Scene question listing
>>>
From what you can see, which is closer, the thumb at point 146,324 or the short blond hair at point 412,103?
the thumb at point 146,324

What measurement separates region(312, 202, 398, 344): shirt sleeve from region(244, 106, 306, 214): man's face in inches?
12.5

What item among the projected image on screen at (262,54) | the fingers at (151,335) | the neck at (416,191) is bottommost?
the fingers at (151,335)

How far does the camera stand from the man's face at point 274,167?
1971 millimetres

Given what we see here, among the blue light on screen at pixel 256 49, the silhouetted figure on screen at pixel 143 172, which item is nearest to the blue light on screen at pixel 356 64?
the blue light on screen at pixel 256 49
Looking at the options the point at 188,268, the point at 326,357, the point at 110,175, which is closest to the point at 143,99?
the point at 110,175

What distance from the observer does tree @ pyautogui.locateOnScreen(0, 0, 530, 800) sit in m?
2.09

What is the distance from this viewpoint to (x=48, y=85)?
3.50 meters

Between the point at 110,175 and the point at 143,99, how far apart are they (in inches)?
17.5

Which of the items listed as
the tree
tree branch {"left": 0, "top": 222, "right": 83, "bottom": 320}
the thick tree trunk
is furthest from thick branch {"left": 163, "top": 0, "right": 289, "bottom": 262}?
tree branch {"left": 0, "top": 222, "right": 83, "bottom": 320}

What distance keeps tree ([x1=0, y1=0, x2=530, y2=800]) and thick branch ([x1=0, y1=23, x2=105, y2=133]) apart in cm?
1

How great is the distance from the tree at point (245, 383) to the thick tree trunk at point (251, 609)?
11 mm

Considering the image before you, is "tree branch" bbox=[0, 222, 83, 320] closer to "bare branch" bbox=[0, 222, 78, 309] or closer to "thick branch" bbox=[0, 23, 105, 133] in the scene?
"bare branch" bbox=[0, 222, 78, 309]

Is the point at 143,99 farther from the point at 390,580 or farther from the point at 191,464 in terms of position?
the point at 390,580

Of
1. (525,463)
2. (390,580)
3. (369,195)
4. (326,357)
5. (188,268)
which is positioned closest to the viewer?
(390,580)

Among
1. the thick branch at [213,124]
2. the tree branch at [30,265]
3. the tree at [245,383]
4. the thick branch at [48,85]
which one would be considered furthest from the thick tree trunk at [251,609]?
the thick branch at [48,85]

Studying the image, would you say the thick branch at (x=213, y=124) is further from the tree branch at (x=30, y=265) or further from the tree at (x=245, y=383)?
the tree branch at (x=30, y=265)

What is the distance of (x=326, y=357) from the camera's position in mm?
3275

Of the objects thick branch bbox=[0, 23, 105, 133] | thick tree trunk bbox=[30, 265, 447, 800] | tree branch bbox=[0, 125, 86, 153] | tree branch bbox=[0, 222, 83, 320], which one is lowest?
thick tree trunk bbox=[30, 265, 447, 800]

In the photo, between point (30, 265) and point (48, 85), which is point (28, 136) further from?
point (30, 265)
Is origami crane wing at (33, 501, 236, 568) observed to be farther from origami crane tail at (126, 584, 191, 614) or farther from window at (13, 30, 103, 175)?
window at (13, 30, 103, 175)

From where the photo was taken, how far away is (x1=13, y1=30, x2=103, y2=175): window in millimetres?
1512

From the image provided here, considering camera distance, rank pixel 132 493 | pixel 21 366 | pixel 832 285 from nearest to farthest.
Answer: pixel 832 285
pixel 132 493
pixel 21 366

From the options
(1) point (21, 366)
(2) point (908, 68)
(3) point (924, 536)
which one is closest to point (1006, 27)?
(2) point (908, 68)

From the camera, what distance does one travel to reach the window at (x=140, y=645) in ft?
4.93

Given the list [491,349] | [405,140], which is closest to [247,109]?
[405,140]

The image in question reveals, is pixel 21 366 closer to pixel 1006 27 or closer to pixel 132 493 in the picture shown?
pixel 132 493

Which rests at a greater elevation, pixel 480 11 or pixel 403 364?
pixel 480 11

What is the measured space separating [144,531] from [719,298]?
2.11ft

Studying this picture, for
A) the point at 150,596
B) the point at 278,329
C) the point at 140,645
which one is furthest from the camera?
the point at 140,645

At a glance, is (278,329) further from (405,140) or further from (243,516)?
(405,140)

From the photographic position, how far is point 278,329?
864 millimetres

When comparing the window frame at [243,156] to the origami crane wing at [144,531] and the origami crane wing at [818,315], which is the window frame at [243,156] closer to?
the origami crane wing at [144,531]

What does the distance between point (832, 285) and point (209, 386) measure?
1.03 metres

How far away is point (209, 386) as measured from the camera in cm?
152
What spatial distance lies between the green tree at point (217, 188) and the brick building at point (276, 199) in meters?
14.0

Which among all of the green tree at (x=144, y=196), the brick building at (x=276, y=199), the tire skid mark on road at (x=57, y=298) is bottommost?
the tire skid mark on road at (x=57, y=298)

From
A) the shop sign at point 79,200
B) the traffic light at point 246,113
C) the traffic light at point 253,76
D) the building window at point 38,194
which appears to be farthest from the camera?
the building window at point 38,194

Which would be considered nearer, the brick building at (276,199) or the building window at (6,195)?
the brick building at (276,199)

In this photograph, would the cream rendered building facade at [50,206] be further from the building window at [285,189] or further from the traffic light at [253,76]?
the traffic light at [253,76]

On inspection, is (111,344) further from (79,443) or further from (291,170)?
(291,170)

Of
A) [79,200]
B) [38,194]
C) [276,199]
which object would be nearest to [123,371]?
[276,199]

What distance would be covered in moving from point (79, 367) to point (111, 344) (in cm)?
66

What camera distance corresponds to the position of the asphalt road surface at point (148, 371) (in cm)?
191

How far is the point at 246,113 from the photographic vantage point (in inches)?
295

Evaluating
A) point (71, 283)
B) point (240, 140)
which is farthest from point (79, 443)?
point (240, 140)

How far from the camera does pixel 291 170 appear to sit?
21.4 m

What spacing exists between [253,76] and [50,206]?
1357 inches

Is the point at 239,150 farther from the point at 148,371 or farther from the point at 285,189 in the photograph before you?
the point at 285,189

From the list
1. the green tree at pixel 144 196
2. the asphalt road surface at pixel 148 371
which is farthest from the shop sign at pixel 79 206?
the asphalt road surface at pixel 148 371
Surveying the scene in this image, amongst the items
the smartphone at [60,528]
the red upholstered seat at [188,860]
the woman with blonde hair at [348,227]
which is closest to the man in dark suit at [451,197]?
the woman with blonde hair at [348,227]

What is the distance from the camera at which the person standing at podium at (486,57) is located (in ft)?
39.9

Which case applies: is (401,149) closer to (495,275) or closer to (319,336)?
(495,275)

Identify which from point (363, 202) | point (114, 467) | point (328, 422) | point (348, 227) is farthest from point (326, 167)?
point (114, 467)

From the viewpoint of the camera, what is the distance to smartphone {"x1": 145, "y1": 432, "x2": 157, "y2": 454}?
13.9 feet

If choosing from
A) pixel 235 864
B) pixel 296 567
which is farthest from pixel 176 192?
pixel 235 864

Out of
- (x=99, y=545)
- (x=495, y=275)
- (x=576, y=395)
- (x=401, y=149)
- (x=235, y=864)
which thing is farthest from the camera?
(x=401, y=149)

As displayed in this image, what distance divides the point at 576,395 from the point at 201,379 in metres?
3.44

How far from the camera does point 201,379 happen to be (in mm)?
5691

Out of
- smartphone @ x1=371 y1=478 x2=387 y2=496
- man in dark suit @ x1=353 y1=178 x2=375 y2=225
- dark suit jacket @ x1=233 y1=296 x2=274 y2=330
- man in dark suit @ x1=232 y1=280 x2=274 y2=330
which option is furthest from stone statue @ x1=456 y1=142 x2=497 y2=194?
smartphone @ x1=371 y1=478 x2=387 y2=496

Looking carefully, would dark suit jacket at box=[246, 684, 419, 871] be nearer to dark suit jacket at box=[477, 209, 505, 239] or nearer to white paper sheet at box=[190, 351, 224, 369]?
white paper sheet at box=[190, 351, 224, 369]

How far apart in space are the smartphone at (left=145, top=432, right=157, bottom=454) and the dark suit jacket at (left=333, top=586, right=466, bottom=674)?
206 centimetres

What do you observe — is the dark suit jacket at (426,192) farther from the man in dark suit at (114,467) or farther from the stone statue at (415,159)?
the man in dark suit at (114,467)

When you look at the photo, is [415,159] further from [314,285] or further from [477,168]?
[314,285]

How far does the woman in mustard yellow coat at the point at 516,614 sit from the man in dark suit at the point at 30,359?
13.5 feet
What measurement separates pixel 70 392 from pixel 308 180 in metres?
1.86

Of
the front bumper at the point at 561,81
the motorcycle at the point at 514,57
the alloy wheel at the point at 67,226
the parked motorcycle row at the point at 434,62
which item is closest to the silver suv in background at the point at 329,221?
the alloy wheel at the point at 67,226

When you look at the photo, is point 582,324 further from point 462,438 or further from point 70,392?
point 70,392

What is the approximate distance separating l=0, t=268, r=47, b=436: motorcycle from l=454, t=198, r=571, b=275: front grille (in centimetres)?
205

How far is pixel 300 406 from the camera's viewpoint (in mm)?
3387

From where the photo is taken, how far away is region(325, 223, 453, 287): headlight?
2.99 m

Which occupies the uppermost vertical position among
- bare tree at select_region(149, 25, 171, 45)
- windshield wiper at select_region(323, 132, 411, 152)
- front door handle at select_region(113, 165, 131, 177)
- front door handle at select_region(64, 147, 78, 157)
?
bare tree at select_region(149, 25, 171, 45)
<<<
## What you will do
Copy the lines of the listing above word for word, from the line containing "How far is pixel" through the end of the listing, with both ends included.

## Worked answer
How far is pixel 300 406 from the camera's viewpoint (in mm)?
3387

From where the photo is taken, how far away is region(325, 223, 453, 287): headlight?
2.99 m

Which occupies the uppermost vertical position among
- bare tree at select_region(149, 25, 171, 45)
- windshield wiper at select_region(323, 132, 411, 152)
- front door handle at select_region(113, 165, 131, 177)
- front door handle at select_region(64, 147, 78, 157)
?
bare tree at select_region(149, 25, 171, 45)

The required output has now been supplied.